Zwischen Mitleid und Schnäppchen: Bei der Fundsachenversteigerung der Stadt Schenefeld kommt so einiges unter den Hammer

shz.de von
25. August 2018, 16:47 Uhr

„Eine Drohne, Startgebot ein Euro“, ruft Rainer Brinkmann mit kräftiger Stimme. Eigentlich ist er bei der Stadt Schenefeld als Hausmeister tätig, doch seit einigen Jahren stellt er einmal jährlich sein Können als Auktionator unter Beweis. Jeden einzelnen Gegenstand präsentiert er mit viel Engagement – auch wenn die diesjährige Fundsachenversteigerung nur rund 30 Teilnehmer zählt. „Es sind so wenige, wie noch nie“, berichtet Karin Bormann, die seit etwa 15 Jahren die jährliche Auktion der Stadt Schenefeld abhält. Am Wetter kann es diesmal nicht liegen, denn das zeigt sich zur Versteigerung auf dem Parkplatz des ehemaligen Postgebäudes Heisterweg von seiner Sonnenseite. „Auch das gab es noch nie. Normalerweise regnet es immer. Vor ein paar Jahren ist sogar die Bürgermeisterin für einen Moment eingesprungen, weil wir vom Regen schon so pitschnass waren“, erinnert sich die Verwaltungsfachangestellte.

Heute preist das eingespielte Auktions-Trio Karin Bormann, Rainer Brinkmann und Michaela Gräper, ebenfalls von der Stadt Schenefeld, die Regenschirme kurzerhand als „Sonnenschirme“ an, um den Verkauf anzukurbeln. Doch von acht Schirmen schafft es nur einer über den Ladentisch – für das Mindestgebot von einem Euro. Auch für die Drohne, die zugegebenermaßen etwas mitgenommen aussieht, meldet sich niemand. „Es macht ja auch Spaß. Wenn wir es schaffen, kommen wir jedes Jahr“, erzählt eine Besucherin aus Pinneberg. Gemeinsam mit ihrem Mann und ihren zwei Töchtern freut auch sie sich heute über einige Ein-Euro-Schnäppchen. So richtig in Fahrt kommen die Gebote erst, als es um Fahrräder geht.
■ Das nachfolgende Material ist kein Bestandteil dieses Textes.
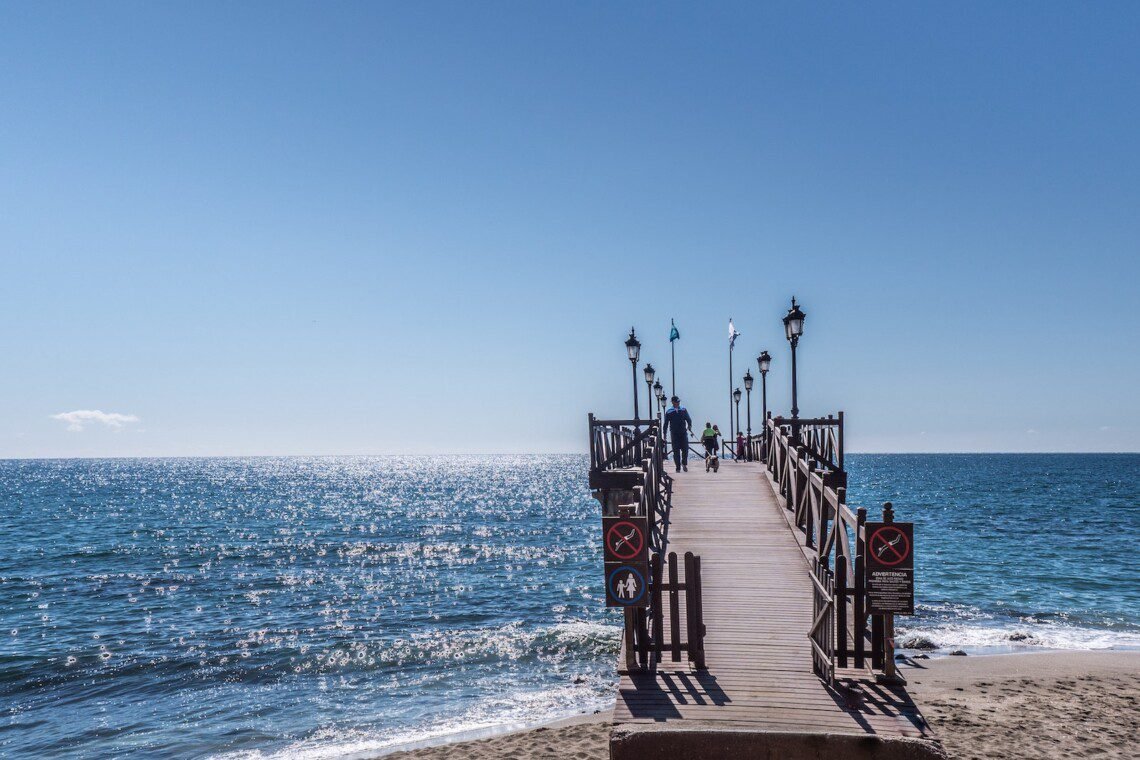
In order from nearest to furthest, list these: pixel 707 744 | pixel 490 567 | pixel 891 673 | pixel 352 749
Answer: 1. pixel 707 744
2. pixel 891 673
3. pixel 352 749
4. pixel 490 567

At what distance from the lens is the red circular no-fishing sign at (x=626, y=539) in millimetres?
8312

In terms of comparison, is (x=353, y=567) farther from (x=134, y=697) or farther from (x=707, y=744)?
(x=707, y=744)

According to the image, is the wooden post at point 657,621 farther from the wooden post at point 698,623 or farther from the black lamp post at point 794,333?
the black lamp post at point 794,333

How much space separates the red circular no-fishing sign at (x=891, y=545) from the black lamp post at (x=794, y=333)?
335 inches

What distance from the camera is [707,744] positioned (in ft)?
23.2

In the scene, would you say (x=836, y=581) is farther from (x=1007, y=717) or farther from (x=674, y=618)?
(x=1007, y=717)

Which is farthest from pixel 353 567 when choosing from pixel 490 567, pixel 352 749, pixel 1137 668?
pixel 1137 668

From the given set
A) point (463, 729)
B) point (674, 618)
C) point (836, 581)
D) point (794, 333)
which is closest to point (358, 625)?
point (463, 729)

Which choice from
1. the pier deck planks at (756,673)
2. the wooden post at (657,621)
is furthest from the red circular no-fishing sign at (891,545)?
the wooden post at (657,621)

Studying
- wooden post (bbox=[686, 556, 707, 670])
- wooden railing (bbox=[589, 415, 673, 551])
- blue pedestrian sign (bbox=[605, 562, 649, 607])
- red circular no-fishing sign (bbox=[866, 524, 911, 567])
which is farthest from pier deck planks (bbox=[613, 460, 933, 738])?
wooden railing (bbox=[589, 415, 673, 551])

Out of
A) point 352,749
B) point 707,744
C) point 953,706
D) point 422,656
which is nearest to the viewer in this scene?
point 707,744

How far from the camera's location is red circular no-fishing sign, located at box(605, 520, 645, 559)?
8.31m

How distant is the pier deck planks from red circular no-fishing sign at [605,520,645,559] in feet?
4.46

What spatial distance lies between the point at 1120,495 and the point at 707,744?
8119 cm
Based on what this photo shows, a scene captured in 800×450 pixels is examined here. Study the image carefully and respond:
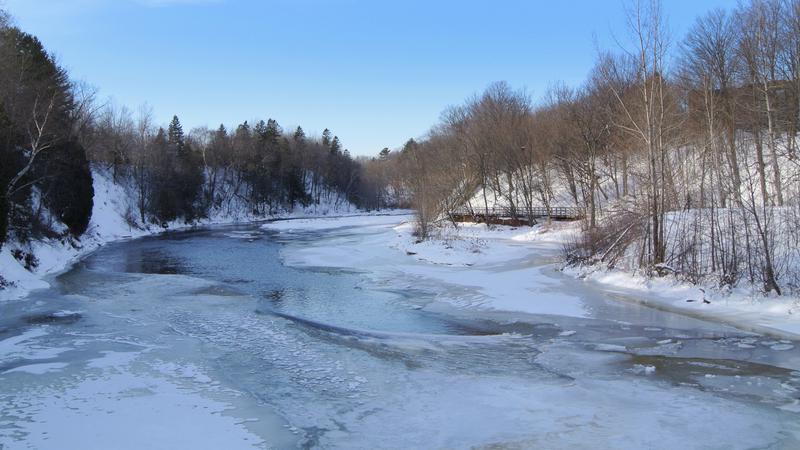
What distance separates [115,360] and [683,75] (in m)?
38.3

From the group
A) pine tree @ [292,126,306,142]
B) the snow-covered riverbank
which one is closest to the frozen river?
the snow-covered riverbank

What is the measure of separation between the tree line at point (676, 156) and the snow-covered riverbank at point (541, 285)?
2.43 ft

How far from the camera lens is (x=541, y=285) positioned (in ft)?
58.6

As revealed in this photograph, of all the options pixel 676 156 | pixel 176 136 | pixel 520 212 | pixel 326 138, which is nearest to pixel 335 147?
pixel 326 138

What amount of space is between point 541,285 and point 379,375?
33.3ft

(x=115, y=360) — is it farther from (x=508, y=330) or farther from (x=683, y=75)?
(x=683, y=75)

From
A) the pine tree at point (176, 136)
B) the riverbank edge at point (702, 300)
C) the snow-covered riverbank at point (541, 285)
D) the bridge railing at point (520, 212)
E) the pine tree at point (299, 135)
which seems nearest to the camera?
the riverbank edge at point (702, 300)

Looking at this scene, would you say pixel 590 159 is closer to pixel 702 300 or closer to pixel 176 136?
pixel 702 300

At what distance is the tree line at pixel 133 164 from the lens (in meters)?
25.5

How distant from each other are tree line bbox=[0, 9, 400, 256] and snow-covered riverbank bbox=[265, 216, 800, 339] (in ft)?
43.0

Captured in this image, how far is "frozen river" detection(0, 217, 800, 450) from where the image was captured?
6.50 m

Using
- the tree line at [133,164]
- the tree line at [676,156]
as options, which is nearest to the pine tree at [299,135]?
the tree line at [133,164]

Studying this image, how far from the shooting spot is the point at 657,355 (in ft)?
32.7

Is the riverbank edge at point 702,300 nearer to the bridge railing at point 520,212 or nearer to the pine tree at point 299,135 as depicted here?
the bridge railing at point 520,212
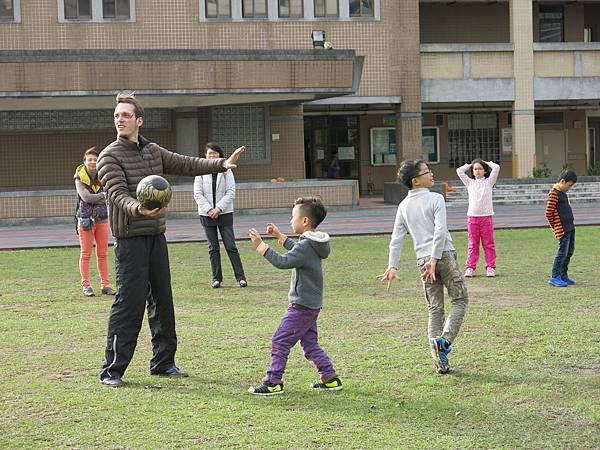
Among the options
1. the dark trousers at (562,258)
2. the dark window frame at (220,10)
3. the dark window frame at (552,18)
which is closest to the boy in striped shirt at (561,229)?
the dark trousers at (562,258)

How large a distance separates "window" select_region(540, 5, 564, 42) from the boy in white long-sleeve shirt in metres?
36.1

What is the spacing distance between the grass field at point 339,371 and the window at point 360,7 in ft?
75.9

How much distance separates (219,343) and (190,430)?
10.2 feet

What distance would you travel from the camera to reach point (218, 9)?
3516cm

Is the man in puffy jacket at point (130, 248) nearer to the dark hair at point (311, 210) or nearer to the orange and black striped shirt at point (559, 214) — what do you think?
the dark hair at point (311, 210)

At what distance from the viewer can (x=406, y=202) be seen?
340 inches

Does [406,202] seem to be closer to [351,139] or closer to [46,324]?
[46,324]

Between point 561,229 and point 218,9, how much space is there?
23.5m

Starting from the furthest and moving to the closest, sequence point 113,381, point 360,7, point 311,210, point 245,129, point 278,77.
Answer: point 245,129 → point 360,7 → point 278,77 → point 113,381 → point 311,210

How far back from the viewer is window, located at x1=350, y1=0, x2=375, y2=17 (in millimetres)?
35875

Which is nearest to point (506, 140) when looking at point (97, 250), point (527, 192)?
point (527, 192)

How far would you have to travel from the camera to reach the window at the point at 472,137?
1684 inches

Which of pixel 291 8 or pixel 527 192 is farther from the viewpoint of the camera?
pixel 291 8

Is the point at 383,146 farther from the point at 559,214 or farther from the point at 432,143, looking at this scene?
the point at 559,214
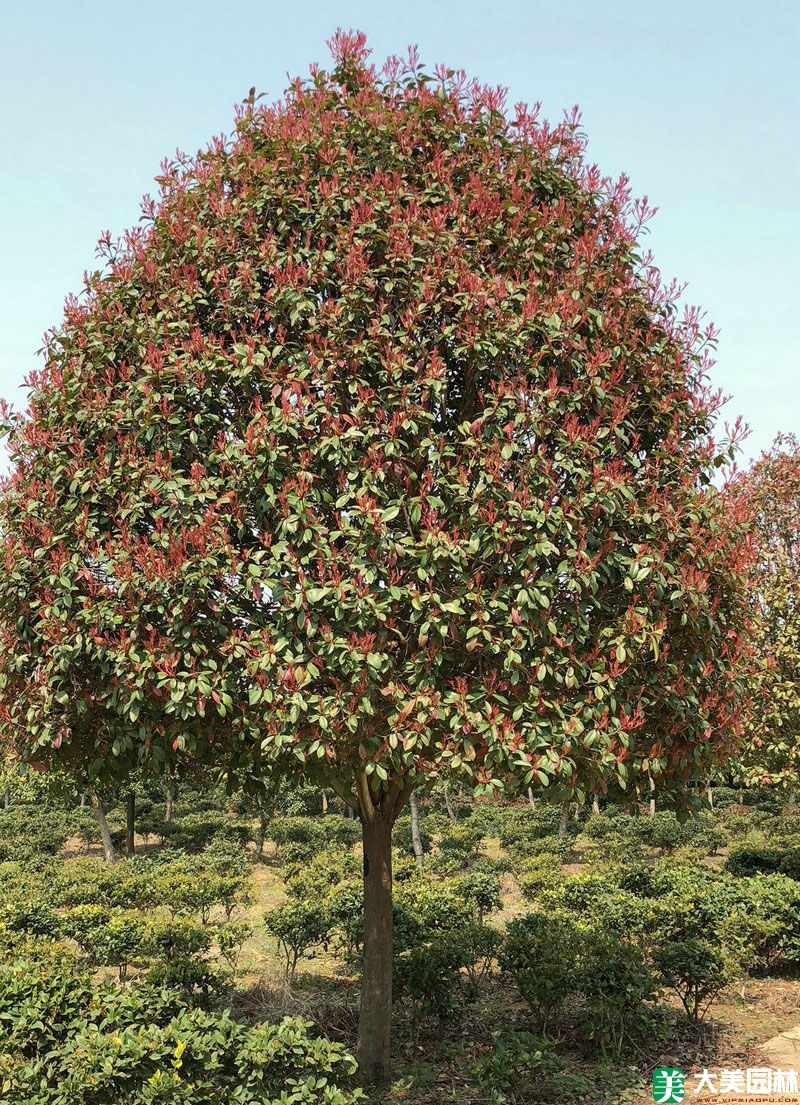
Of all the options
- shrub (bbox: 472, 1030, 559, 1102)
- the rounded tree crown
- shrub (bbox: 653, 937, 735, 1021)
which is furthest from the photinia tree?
shrub (bbox: 653, 937, 735, 1021)

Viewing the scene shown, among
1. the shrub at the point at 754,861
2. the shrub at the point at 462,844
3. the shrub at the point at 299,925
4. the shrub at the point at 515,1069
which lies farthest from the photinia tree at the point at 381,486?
the shrub at the point at 462,844

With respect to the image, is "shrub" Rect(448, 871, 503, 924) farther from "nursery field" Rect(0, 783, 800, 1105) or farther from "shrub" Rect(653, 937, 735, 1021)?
"shrub" Rect(653, 937, 735, 1021)

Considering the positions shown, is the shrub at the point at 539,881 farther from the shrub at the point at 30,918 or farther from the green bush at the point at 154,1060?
the green bush at the point at 154,1060

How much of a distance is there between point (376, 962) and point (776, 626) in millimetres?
9494

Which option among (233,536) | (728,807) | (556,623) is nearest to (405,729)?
(556,623)

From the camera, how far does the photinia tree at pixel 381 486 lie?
16.5 feet

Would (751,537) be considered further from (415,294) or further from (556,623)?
(415,294)

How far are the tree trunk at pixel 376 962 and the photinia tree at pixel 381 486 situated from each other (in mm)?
1178

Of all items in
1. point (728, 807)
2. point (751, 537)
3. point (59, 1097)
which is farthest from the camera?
point (728, 807)

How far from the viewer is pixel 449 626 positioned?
201 inches

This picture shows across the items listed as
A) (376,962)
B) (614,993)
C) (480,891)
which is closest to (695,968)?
(614,993)

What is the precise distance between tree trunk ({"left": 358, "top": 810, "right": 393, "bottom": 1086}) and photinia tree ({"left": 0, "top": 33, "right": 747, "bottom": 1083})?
118cm

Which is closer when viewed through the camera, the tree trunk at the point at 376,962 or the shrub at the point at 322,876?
the tree trunk at the point at 376,962

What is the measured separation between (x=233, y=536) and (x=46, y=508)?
1.40 metres
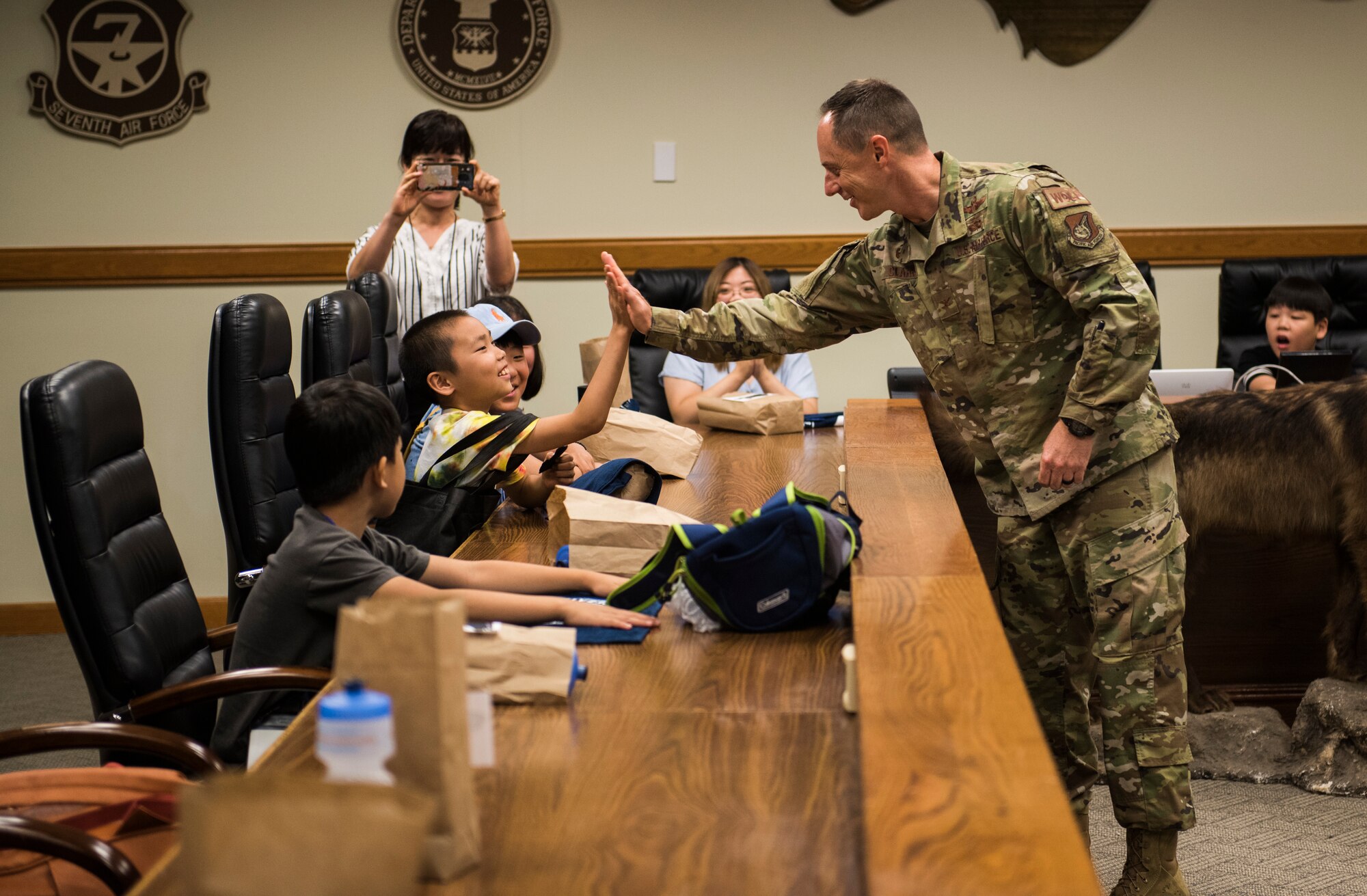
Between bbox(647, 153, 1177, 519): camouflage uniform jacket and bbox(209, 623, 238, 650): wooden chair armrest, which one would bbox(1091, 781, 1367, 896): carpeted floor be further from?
bbox(209, 623, 238, 650): wooden chair armrest

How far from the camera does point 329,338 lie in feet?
8.59

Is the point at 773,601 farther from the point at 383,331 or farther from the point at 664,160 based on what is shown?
the point at 664,160

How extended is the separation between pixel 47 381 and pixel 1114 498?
166cm

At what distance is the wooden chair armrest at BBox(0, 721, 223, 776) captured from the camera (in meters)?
1.44

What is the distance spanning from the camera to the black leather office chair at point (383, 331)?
10.1ft

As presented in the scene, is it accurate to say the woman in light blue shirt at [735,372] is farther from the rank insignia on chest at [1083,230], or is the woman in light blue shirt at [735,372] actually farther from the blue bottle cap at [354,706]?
the blue bottle cap at [354,706]

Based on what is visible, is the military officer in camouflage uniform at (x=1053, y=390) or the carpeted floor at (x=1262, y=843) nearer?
the military officer in camouflage uniform at (x=1053, y=390)

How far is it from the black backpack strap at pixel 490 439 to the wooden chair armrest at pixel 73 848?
1.09 m

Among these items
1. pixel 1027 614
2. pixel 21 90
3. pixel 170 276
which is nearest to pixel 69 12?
pixel 21 90

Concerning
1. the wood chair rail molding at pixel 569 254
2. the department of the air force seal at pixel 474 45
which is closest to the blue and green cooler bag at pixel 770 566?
the wood chair rail molding at pixel 569 254

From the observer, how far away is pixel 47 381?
1.64 meters

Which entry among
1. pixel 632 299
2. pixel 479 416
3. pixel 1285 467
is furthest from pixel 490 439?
pixel 1285 467

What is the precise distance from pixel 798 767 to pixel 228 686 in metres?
0.86

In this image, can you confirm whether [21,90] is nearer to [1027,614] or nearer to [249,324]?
[249,324]
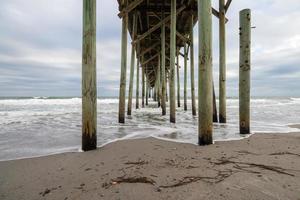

Dabei wird das Tageshöchstgebot von 100 Euro erzielt.

Die angebotenen Fundsachen stammen aus verschiedenen Stellen im Stadtgebiet wie Schulen, Stadtverwaltung oder Polizei. Findet sich innerhalb von sechs Monaten kein Eigentümer, werden sie zur Versteigerung freigegeben. Einmal im Jahr, in der ersten Woche nach den Sommerferien, findet die Auktion statt. Bezahlt wird in bar gegen Quittung. Teilnehmen kann jeder – bis auf das Auktionsteam selbst. Das eingenommene Geld kommt der Stadt zugute. Für dieses Jahr waren das ganze 666 Euro. Laut Bormann ein durchschnittlicher Betrag. „Wir hatten auch schon einmal über 1000 Euro“, fügt sie hinzu. Alle nicht verkauften Gegenstände werden anschließend an den Secondhand-Laden „Glücksgriff“ gespendet, nochmal zum Verkauf ins Netz gestellt oder verschrottet.

Ich selbst hatte mich vom Auktionsfieber bereits bei einer Sonnenbrille anstecken lassen – und schlug zu. Und bevor die Drohne noch ihr Schicksal auf dem Bauhof ereilt, lasse ich mich zu meinem zweiten Schnäppchen an diesem Tag verleiten und erstehe sie nachträglich doch noch für das Mindestgebot.